▶ _WRITTEN TASK 1_: In the article on The Shadow of an Empire below, on what date was the album released?
▶ _WRITTEN TASK 2_: Extend the article on The Shadow of an Empire below, beginning right after its final sentence.

[START OF TEXT BLOCK]

The Shadow of an Empire is the second studio album by Irish singer-songwriter Fionn Regan, released on 8 February 2010 on Heavenly Records and Universal Music Ireland. The album's aesthetic differs from Regan's previous album, The End of History, featuring more electric guitar-based rock songs. Regarding this change in musical direction, Regan stated, "This album's lyrically quite fast, with lots of word changes and phrase changes, and it asked for a different kind of coat." In October 2009 the first single, "Protection Racket" was released as a free download.

Following the album's release, Regan toured with support act, Danny and the Champions of the World, appearing as his backing band.

Background and recording
Following the critical success of his debut album, The End of History, Fionn Regan began working on a follow-up with producer Ethan Johns. Described by Regan as "quite an uncompromising record" and "a combination of two uncompromising people", the album was ultimately shelved by his label, Lost Highway.

[END OF TEXT BLOCK]
[START OF PROVIDED INFORMATION]

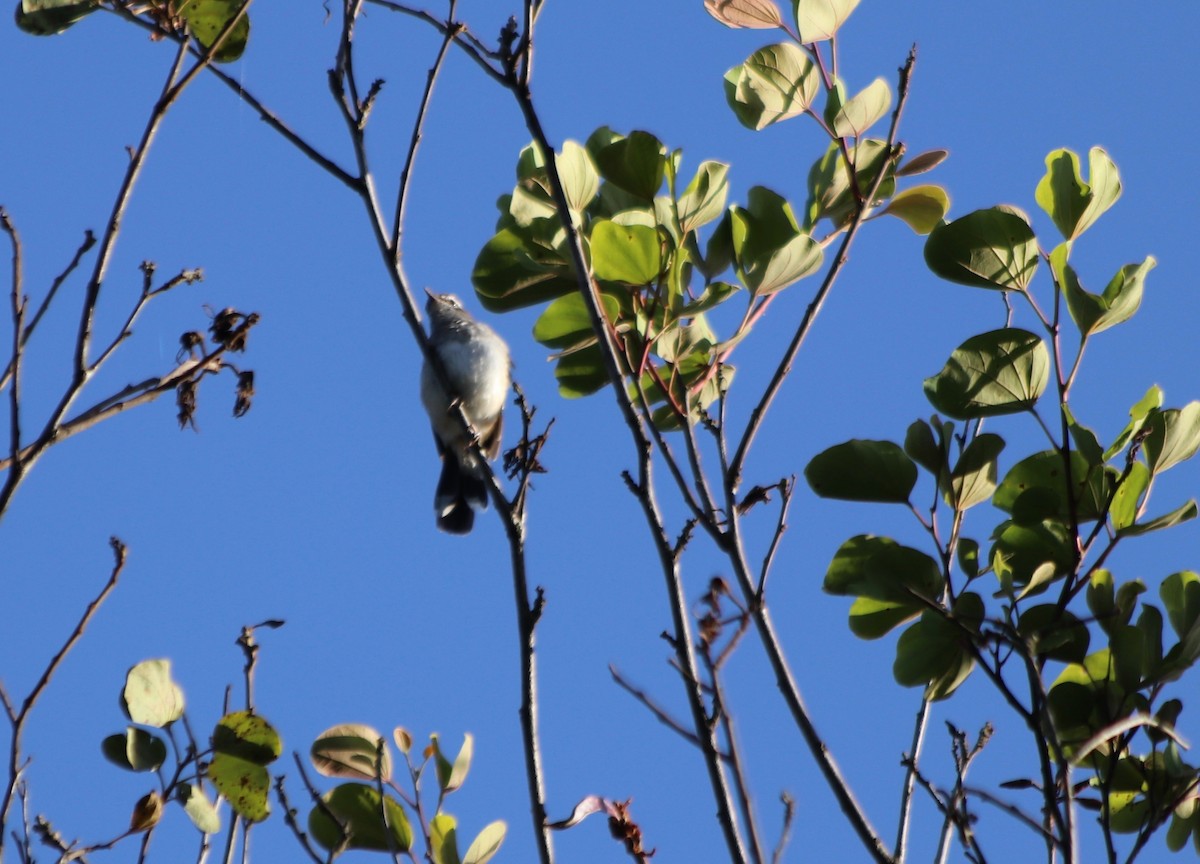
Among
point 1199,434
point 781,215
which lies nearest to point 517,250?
point 781,215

[END OF PROVIDED INFORMATION]

▶ _EXERCISE RESULT 1_: 8 February 2010

▶ _EXERCISE RESULT 2_:
Regarding their decision not to release the album, Regan states that "Sometimes when you discuss making a record with a record company, everyone draws a sketch of the house, and when you come back with the finished thing it's like, 'Oh, we thought the doors were going to be on the left side.' [...] [the album] is in a vault somewhere. It ended up getting clamped on the docks and the tariff was too high to get it out, and they put red tape around it. And so, I backed out of the drive and made the record that I set out to make."

Regan subsequently left Lost Highway and relocated to Ireland to start afresh, recording in an old biscuit factory.

The majority of The Shadow of an Empire was written whilst Fionn Regan was touring in support of The End of History. Regan states that he wrote character-based songs on his typewriter first, before putting the words to music, and notes that:

Track listing
All tracks written and arranged by Fionn Regan.
 "Protection Racket" – 2:39
 "Catacombs" – 3:25
 "Coathook" – 2:20
 "Genocide Matinee" – 3:52
 "Violent Demeanour" – 3:32
 "Lines Written In Winter" – 3:58
 "House Detective" – 3:06
 "Little Nancy" – 3:17
 "Lord Help My Poor Soul" – 4:45
 "The Shadow of an Empire" – 4:04

Personnel
Adapted from the album liner notes.

Musicians
Fionn Regan – vocals, guitar, organ, piano, lapsteel, tambourine, bullhorn, bass guitar ("Genocide Matinee")
Brian Murphy – drums, bass guitar ("Protection Racket")
Stephen O'Brien – bass guitar
Laura Murphy – backing vocals ("Catacombs", "Violent Demeanor", "Little Nancy"), reception bell ("Protection Racket")
Drew McConnell – bass guitar ("Lord Help My Poor Soul")
Gavin Wheatley – piano ("Violent Demeanor", "House Detective")

Production
Fionn Regan – producer, additional engineering ("Genocide Matinee")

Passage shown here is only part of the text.